REQUIRED WORK — Pull each line containing "site" out of the listing below.

EXTRACTED INFORMATION —
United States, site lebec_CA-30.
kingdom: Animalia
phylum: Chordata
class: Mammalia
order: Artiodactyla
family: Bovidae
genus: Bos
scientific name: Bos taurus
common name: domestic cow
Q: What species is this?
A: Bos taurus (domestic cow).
...
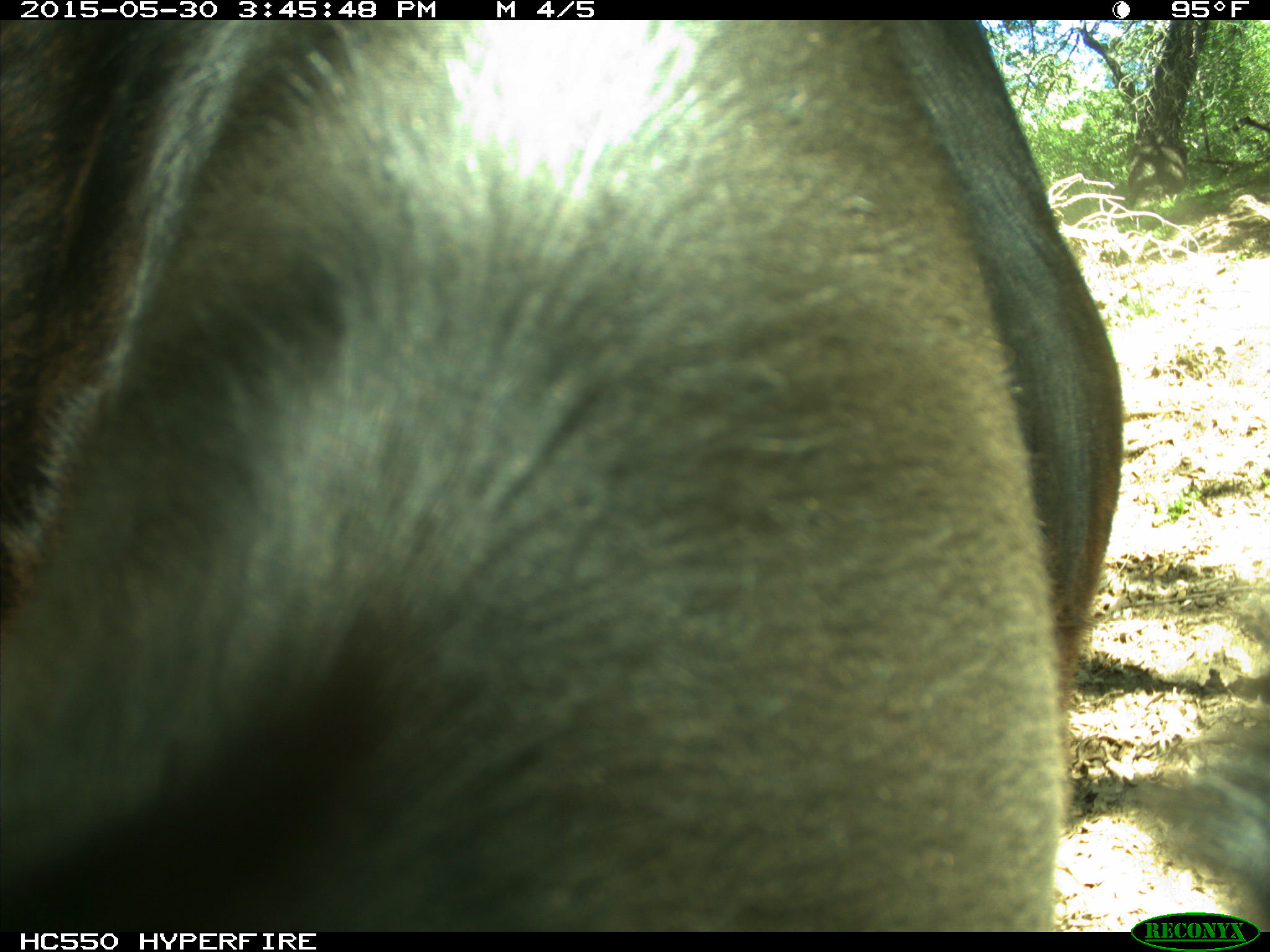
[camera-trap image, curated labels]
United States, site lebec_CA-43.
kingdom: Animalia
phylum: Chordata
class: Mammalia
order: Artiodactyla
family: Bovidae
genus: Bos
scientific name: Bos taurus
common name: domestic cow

EXPECTED OUTPUT —
United States, site lebec_CA-30.
United States, site lebec_CA-43.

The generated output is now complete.